- _TASK GOAL_
Please count the lines in the listing below that contain the string "instances", and reply with only that number.

* * * * *

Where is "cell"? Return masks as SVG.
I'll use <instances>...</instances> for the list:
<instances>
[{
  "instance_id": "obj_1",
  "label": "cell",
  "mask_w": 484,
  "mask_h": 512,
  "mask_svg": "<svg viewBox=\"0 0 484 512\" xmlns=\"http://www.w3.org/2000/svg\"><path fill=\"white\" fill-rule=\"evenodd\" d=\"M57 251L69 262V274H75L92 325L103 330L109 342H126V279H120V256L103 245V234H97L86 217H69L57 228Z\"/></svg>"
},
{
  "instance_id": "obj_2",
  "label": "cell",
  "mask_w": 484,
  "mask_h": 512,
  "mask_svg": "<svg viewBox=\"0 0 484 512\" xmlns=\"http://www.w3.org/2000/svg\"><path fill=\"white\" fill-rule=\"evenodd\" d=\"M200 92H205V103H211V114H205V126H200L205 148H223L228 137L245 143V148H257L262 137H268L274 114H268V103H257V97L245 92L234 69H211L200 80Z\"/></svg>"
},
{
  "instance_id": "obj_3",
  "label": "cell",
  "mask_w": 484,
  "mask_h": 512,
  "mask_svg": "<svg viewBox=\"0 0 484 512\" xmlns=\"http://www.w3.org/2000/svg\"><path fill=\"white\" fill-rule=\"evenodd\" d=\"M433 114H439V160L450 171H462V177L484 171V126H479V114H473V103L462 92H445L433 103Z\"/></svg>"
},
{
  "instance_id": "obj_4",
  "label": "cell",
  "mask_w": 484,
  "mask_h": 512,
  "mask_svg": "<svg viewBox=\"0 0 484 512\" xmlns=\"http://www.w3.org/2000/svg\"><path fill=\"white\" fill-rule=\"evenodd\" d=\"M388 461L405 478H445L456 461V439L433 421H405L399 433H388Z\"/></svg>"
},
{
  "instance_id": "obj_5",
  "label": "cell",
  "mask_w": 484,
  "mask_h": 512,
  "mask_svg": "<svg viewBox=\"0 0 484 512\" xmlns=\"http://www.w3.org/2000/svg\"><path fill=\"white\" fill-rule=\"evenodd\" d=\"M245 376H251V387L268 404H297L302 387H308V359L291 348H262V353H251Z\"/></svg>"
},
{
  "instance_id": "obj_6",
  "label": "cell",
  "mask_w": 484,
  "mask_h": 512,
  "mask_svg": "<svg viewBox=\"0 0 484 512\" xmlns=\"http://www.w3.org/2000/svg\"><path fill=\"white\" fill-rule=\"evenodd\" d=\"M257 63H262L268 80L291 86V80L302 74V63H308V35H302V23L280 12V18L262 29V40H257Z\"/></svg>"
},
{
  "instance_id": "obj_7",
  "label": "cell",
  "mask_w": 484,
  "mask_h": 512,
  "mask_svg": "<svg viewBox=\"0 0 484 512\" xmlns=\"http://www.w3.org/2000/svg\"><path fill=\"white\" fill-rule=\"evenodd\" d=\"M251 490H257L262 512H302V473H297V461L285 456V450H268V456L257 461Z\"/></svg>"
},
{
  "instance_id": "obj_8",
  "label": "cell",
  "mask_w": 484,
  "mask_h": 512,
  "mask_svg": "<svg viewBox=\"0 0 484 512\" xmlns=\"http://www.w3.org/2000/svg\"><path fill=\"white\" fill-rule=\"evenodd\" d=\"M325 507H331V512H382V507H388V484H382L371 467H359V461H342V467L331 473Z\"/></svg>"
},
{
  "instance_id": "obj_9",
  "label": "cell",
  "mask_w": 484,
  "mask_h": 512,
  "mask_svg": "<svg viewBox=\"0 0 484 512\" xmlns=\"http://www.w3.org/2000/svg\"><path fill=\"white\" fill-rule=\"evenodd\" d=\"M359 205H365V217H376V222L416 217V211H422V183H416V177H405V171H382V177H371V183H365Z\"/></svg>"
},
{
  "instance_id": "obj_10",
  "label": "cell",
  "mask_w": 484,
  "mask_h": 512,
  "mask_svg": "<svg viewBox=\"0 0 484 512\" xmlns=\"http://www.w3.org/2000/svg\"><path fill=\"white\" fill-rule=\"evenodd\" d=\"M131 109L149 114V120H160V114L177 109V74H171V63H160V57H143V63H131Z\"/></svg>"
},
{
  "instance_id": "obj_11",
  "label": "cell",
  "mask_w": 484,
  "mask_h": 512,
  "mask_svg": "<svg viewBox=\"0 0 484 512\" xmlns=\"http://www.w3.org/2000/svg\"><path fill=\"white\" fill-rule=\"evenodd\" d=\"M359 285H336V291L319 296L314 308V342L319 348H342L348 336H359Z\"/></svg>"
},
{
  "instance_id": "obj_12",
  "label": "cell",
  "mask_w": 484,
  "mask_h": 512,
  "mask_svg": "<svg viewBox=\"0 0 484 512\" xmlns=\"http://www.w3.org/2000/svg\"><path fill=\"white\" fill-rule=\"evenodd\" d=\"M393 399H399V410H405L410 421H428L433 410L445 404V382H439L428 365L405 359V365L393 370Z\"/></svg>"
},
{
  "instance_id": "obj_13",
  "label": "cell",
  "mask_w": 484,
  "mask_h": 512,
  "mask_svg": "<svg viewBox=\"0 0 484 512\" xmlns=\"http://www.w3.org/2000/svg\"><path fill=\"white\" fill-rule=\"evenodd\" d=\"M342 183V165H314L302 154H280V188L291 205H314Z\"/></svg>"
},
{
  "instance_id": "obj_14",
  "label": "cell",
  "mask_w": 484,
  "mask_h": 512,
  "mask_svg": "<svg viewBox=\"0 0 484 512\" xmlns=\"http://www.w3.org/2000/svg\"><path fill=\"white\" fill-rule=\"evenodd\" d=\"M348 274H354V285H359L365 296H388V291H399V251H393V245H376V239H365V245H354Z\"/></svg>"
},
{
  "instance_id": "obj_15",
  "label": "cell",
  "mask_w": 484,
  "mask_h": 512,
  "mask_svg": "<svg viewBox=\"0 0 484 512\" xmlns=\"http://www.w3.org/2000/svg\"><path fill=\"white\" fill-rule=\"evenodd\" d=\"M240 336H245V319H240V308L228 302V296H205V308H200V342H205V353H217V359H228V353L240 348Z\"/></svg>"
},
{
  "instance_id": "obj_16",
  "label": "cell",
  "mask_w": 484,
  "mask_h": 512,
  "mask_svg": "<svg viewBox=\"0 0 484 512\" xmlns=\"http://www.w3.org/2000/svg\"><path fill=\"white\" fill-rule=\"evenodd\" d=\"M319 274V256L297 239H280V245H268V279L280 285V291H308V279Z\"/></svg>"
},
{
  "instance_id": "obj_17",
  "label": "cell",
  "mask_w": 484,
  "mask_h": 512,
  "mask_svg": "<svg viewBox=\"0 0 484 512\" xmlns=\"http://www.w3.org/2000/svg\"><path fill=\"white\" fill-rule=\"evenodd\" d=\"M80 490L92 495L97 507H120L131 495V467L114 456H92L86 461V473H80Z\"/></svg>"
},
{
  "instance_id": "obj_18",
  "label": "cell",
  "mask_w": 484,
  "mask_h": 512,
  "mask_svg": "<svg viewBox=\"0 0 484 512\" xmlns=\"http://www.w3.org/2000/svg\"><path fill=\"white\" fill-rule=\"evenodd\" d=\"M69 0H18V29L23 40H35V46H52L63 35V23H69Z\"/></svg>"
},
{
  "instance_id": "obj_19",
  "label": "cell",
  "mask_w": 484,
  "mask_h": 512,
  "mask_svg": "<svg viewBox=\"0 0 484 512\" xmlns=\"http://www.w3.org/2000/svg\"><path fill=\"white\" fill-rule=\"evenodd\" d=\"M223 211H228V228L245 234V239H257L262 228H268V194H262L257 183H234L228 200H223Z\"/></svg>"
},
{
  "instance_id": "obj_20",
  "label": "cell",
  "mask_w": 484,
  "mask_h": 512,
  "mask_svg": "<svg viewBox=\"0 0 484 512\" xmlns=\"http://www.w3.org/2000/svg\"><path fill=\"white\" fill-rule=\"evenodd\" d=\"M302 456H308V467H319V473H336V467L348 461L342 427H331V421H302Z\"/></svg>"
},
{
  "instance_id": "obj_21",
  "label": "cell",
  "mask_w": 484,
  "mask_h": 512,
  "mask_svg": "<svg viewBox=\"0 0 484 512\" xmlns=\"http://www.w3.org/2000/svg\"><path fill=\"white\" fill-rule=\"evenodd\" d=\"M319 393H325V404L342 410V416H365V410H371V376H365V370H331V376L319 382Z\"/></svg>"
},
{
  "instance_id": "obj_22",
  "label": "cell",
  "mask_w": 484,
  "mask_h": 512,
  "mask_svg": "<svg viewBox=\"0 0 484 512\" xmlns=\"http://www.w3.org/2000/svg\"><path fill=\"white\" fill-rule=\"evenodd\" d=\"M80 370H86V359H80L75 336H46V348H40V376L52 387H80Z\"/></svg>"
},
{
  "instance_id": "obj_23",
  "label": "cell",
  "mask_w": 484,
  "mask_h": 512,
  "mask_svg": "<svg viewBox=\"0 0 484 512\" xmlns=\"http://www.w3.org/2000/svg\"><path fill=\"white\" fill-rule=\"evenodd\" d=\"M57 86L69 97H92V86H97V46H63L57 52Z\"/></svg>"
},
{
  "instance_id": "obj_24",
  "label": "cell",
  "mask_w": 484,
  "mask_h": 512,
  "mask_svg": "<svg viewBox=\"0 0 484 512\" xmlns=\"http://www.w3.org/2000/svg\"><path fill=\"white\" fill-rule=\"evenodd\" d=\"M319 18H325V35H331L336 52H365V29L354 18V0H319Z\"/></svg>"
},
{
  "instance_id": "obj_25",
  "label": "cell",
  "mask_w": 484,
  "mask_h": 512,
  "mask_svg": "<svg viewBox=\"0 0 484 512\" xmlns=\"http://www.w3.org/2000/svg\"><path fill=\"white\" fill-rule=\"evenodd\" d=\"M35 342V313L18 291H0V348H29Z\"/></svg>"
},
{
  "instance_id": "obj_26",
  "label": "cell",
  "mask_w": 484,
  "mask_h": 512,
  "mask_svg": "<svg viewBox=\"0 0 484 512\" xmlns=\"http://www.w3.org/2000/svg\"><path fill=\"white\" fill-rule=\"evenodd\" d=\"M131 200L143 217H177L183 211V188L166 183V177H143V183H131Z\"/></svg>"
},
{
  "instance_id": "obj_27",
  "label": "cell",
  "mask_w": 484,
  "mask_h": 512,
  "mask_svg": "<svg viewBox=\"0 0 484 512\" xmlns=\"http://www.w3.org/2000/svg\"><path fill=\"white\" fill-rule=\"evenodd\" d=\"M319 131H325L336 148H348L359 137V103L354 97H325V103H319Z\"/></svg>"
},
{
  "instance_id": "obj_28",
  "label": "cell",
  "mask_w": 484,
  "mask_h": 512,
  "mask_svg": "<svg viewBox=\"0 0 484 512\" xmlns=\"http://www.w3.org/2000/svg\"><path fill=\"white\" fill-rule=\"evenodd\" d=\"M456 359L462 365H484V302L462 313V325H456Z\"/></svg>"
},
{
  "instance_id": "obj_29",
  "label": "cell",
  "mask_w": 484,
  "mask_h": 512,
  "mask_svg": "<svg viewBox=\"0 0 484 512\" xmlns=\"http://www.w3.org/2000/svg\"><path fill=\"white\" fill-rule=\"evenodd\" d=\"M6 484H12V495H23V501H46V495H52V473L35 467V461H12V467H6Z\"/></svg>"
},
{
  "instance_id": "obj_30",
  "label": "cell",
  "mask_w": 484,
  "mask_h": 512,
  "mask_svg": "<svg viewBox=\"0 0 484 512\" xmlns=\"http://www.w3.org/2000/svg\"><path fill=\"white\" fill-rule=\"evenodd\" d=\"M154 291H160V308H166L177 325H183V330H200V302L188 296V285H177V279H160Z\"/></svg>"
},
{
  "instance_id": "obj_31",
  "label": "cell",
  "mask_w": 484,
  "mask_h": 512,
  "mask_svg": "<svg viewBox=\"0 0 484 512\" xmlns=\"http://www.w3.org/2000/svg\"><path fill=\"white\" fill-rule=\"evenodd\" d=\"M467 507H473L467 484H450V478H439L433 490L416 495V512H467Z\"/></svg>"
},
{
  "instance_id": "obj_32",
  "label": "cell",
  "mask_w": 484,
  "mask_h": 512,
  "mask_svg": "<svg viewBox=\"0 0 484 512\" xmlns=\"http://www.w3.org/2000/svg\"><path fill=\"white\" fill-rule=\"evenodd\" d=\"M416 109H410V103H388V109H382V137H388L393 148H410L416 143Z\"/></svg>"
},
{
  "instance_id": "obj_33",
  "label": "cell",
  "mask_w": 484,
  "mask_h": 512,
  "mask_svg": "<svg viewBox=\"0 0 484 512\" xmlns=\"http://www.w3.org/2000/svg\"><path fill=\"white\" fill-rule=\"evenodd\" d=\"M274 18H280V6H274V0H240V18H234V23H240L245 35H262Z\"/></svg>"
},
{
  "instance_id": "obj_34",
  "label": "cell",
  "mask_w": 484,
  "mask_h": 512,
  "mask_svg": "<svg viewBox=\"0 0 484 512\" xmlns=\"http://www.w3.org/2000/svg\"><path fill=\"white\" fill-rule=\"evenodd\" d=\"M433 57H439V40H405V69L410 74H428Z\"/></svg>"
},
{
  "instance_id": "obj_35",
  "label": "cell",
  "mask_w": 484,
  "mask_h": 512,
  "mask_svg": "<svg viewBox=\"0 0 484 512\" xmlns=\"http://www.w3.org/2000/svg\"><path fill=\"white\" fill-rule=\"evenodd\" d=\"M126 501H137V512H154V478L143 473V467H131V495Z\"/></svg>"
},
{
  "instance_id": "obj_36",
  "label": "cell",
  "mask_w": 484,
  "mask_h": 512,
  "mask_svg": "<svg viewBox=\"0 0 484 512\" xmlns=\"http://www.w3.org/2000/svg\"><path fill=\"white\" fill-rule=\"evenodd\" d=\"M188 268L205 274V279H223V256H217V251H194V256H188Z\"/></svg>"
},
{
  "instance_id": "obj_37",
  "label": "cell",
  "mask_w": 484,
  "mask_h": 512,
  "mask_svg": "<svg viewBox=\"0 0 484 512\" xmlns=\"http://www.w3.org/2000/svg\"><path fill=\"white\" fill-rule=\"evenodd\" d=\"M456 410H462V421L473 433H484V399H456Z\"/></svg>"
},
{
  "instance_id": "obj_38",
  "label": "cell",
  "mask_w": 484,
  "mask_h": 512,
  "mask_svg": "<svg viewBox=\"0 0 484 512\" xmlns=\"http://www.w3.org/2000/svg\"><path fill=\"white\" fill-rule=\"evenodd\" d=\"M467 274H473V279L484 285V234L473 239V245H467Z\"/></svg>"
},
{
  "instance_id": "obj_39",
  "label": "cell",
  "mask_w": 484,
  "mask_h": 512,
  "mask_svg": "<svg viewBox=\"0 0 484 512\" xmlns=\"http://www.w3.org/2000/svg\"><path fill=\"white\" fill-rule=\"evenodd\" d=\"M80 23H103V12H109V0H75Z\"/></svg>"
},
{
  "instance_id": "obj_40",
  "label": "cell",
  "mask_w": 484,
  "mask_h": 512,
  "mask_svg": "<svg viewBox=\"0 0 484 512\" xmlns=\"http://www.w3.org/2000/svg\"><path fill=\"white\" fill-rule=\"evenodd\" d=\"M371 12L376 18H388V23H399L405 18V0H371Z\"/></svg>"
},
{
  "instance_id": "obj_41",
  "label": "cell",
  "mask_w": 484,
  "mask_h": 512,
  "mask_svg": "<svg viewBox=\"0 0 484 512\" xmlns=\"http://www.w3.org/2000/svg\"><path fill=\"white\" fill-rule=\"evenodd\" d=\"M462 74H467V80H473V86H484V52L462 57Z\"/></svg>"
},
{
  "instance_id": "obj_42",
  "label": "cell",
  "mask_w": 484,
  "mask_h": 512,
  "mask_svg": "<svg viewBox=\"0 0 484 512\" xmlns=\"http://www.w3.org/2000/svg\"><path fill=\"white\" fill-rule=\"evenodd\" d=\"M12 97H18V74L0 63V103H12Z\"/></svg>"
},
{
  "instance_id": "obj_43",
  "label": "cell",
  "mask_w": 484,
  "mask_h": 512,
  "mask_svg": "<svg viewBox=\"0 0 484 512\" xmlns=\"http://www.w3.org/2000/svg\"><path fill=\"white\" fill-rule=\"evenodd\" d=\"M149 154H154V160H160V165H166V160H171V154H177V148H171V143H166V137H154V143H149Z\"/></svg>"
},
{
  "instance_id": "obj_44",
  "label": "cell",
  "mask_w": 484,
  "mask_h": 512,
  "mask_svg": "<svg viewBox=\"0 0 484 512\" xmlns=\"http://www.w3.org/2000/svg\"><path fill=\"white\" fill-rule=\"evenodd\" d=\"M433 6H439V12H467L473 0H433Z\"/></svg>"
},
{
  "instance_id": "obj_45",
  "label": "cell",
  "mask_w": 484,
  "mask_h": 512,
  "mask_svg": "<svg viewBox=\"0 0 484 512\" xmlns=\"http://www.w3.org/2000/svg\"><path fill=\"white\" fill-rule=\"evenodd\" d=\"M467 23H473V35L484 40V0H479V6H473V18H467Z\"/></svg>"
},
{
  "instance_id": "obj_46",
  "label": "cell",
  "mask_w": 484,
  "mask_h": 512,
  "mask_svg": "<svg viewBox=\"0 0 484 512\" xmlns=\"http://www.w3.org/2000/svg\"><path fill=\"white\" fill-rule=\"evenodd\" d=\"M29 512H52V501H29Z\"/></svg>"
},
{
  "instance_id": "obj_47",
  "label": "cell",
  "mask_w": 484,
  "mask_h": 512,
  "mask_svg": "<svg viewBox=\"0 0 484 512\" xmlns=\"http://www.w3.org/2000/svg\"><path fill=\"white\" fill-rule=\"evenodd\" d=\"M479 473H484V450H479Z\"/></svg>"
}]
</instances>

* * * * *

- _WRITTEN RESPONSE_
3